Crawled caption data
━━━━━━━━

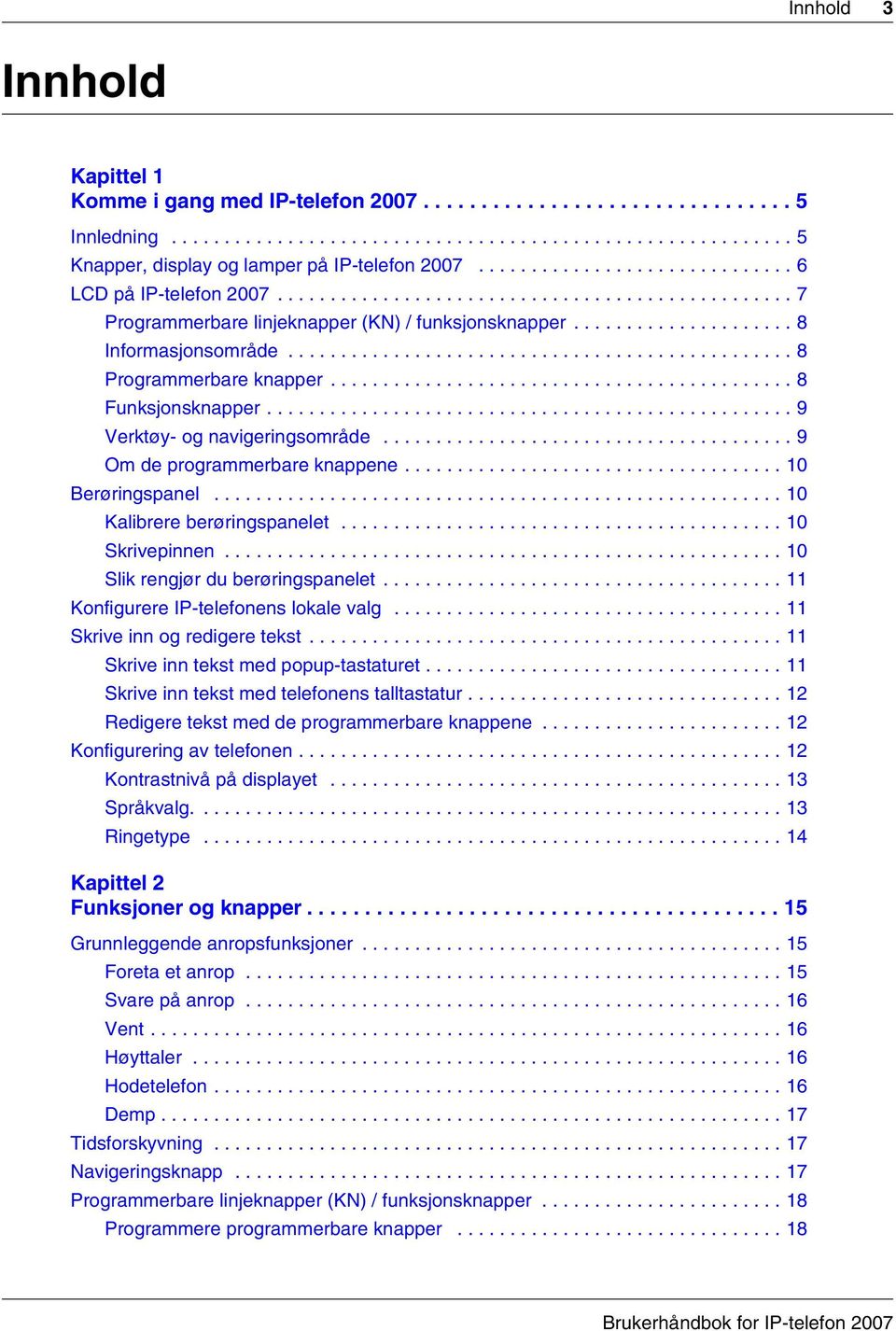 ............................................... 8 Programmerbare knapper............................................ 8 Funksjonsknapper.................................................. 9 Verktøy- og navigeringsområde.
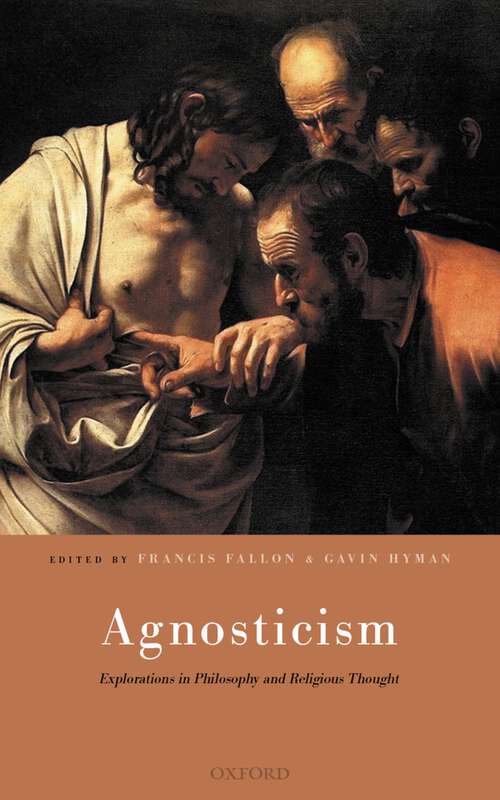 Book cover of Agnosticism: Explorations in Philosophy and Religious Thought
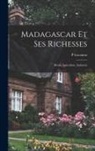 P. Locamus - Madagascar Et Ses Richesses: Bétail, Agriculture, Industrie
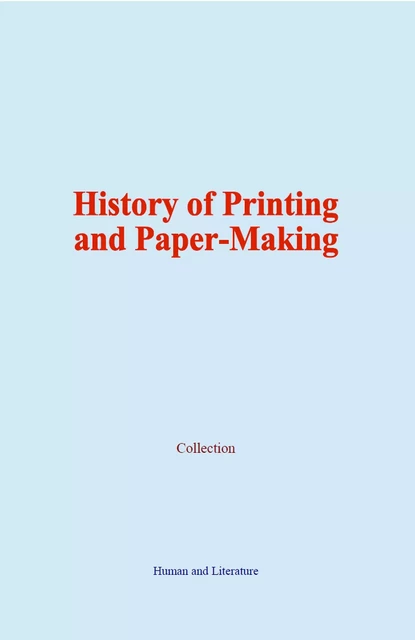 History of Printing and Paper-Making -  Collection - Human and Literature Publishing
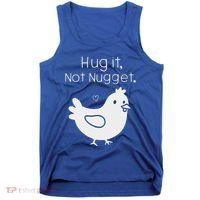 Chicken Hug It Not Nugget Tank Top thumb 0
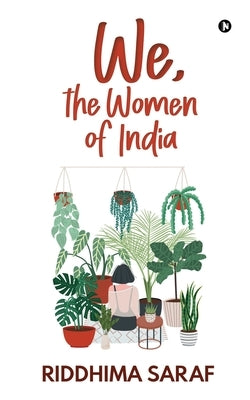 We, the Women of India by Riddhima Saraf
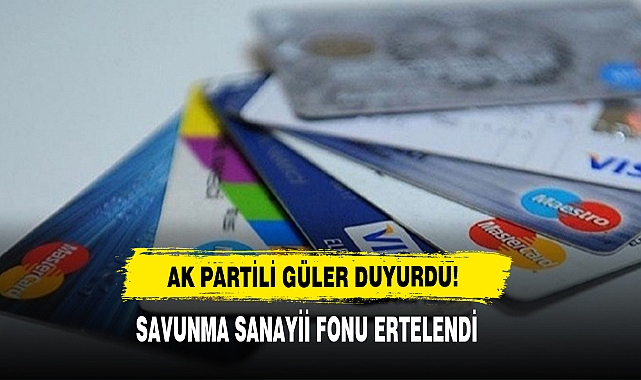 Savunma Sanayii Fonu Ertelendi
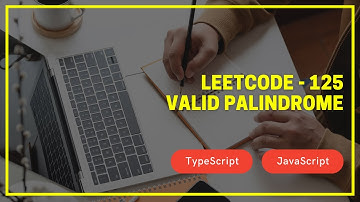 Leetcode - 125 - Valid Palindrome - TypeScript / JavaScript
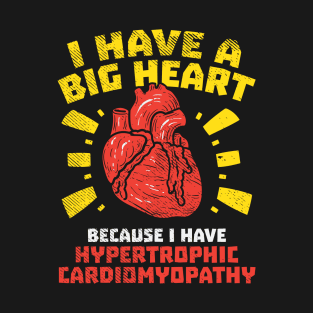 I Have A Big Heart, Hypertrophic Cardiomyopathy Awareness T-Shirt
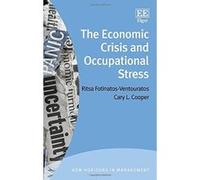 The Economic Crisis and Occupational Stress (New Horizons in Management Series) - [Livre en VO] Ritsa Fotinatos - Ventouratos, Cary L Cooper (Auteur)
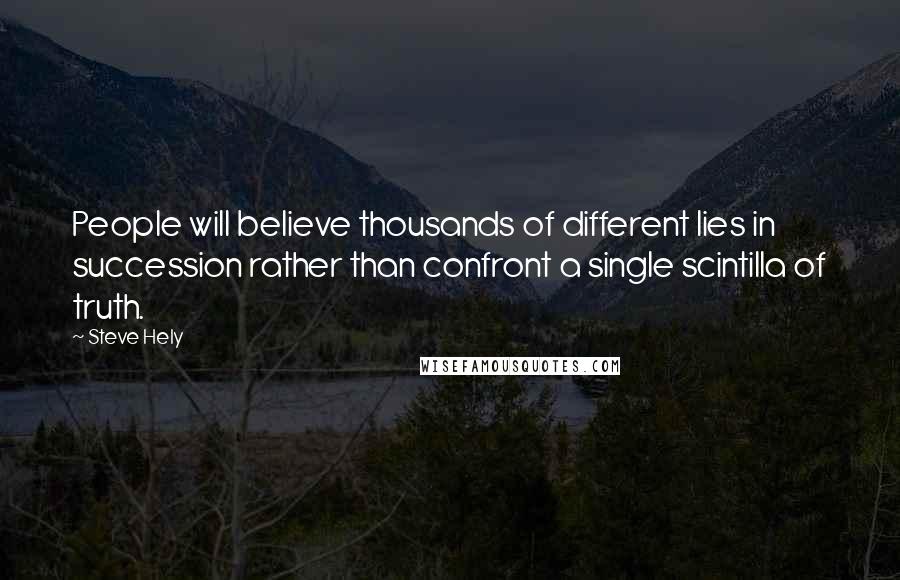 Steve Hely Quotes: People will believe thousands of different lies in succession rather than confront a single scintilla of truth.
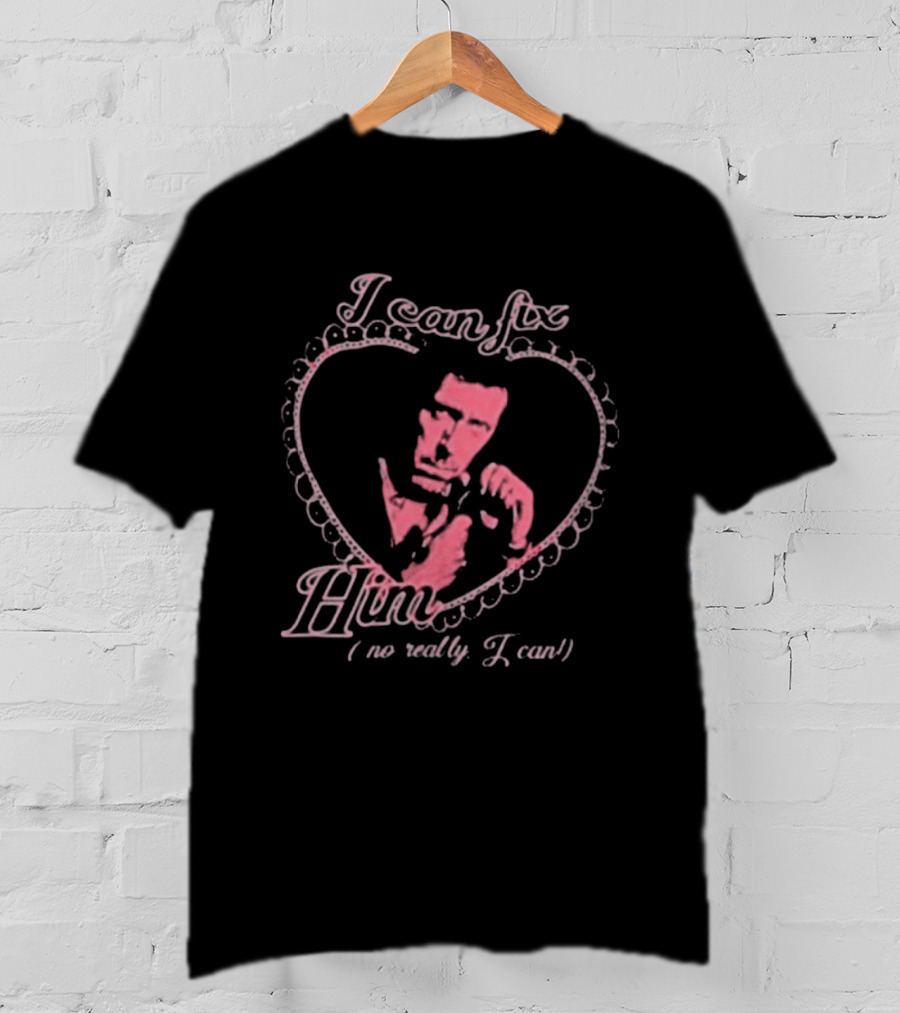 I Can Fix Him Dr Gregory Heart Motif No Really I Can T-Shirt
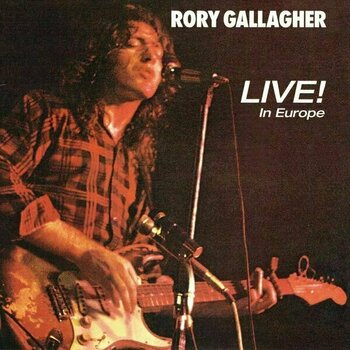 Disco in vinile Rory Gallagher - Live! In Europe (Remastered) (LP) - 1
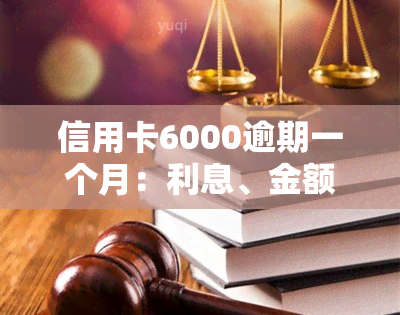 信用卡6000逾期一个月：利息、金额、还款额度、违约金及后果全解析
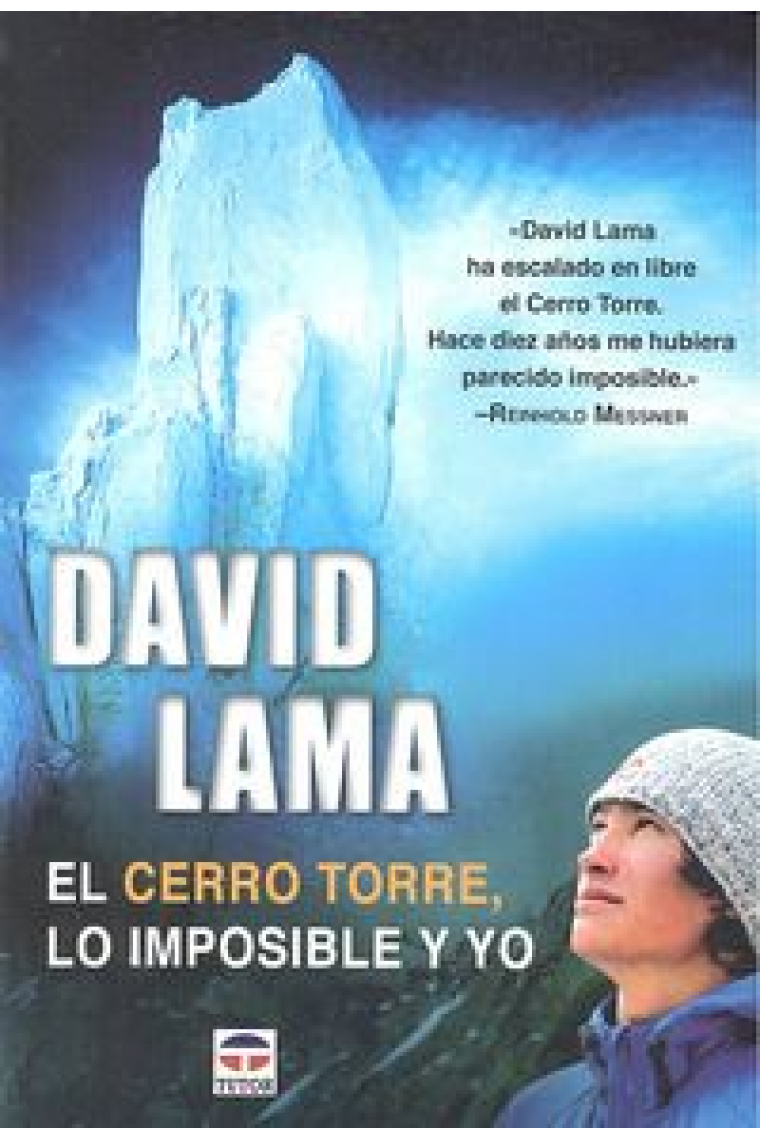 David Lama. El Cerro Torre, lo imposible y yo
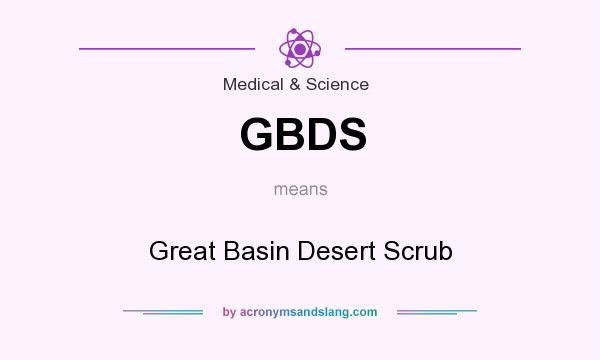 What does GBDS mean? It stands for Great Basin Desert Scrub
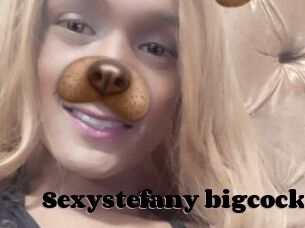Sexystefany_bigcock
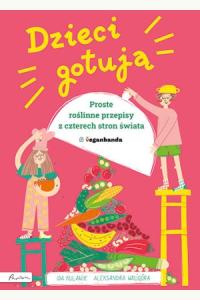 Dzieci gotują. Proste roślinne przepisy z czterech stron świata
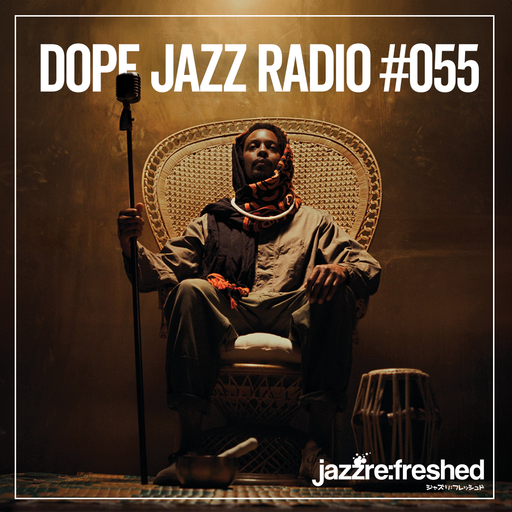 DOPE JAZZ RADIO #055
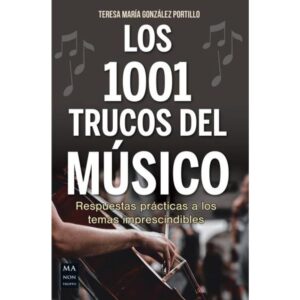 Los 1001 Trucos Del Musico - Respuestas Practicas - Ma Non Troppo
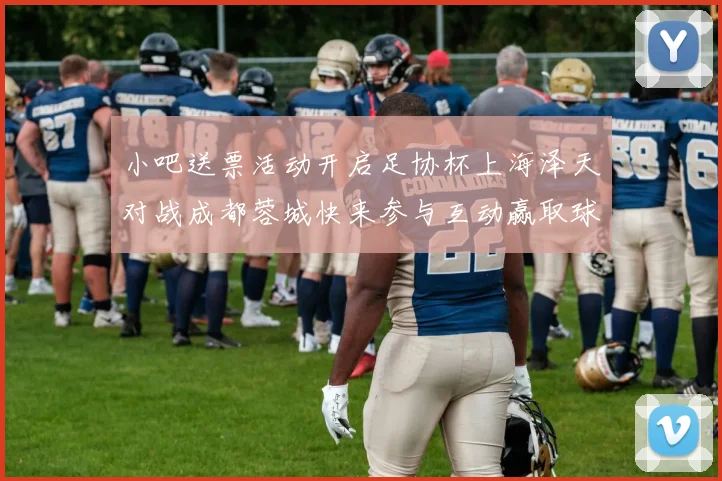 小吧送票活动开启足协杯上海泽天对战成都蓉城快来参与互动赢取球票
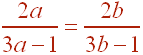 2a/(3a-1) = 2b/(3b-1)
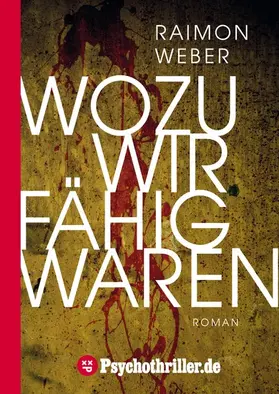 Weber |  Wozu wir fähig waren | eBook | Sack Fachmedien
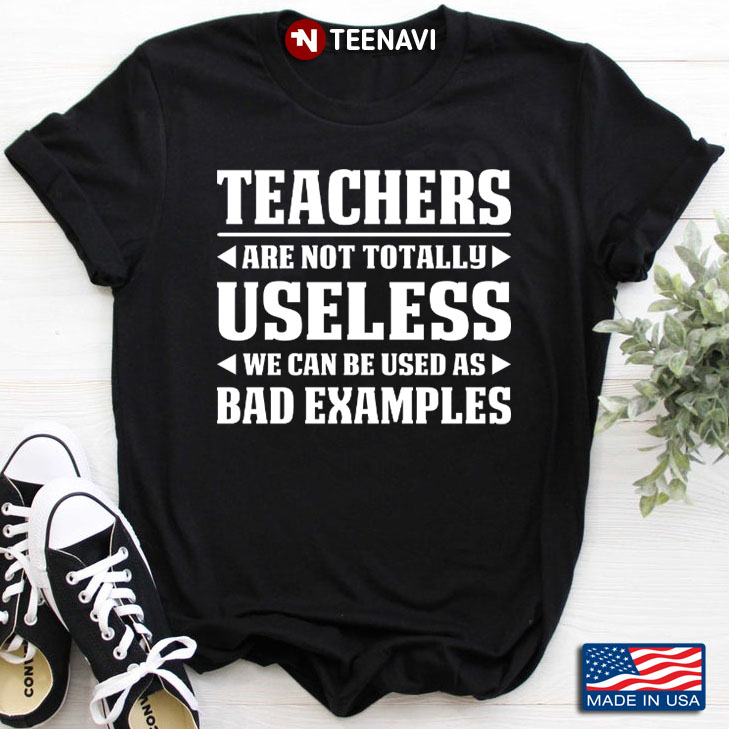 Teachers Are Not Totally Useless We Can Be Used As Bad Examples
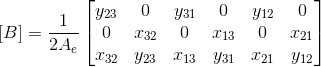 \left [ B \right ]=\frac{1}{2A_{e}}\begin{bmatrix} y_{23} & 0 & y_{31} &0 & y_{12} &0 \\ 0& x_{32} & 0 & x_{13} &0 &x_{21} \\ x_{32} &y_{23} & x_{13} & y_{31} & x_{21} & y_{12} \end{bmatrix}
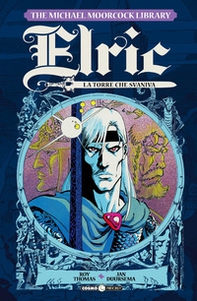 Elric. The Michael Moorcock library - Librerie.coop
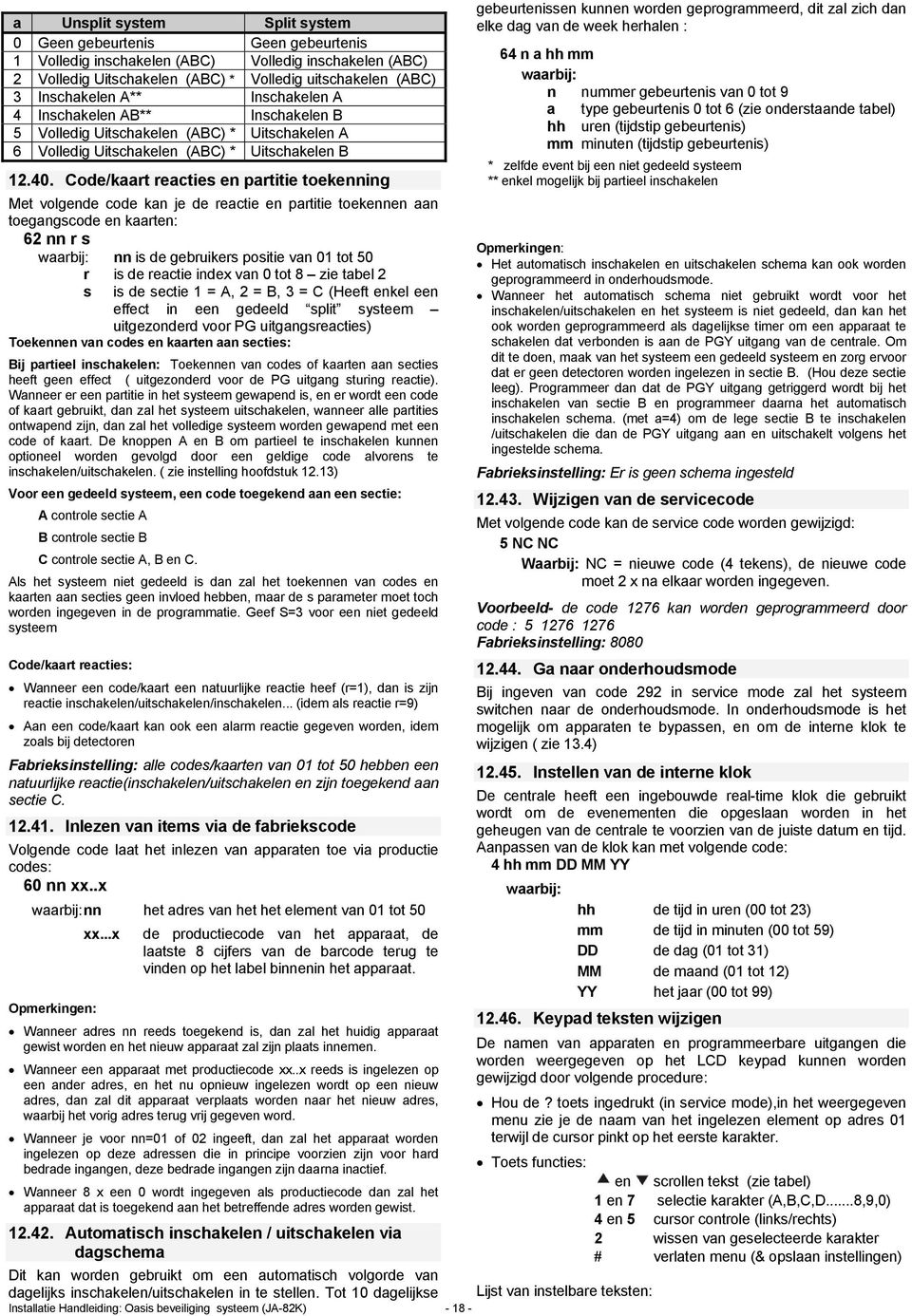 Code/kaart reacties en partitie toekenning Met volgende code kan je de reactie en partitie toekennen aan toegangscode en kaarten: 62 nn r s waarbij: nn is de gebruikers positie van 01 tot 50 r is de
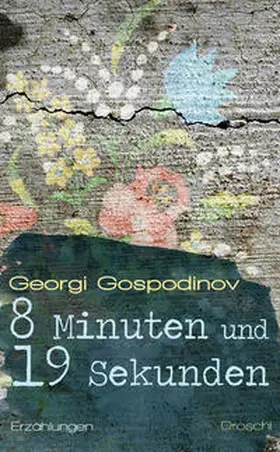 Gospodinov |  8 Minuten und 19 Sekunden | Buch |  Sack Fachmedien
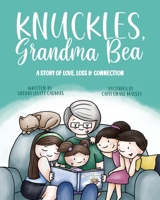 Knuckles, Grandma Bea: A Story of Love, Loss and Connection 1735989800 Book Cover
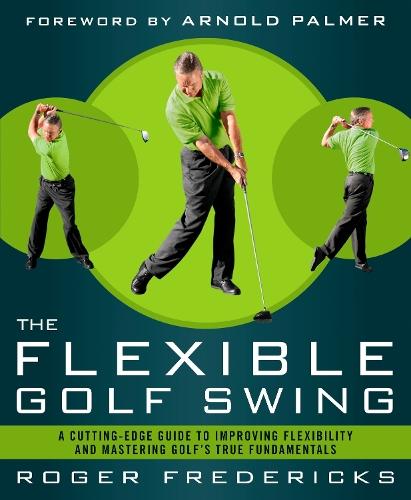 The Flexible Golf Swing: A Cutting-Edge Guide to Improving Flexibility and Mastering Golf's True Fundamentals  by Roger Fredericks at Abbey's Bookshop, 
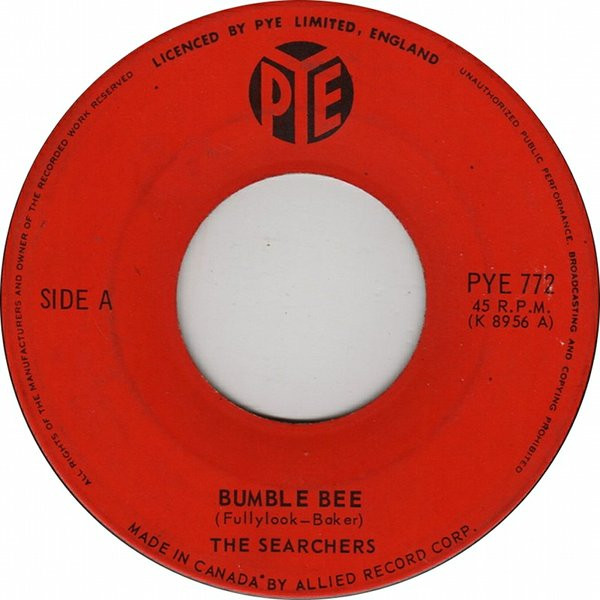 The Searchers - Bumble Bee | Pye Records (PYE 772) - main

━━━━━━━━

* [WHAT YOU SHOULD DO] Retype only the lines above from the one with "Steve Hely Quotes: People" through the one with "Disco in vinile", exactly and with both ends. Images stay out.

* [EXERCISE SOLUTION]
 Steve Hely Quotes: People will believe thousands of different lies in succession rather than confront a single scintilla of truth.
 I Can Fix Him Dr Gregory Heart Motif No Really I Can T-Shirt
 Disco in vinile Rory Gallagher - Live! In Europe (Remastered) (LP) - 1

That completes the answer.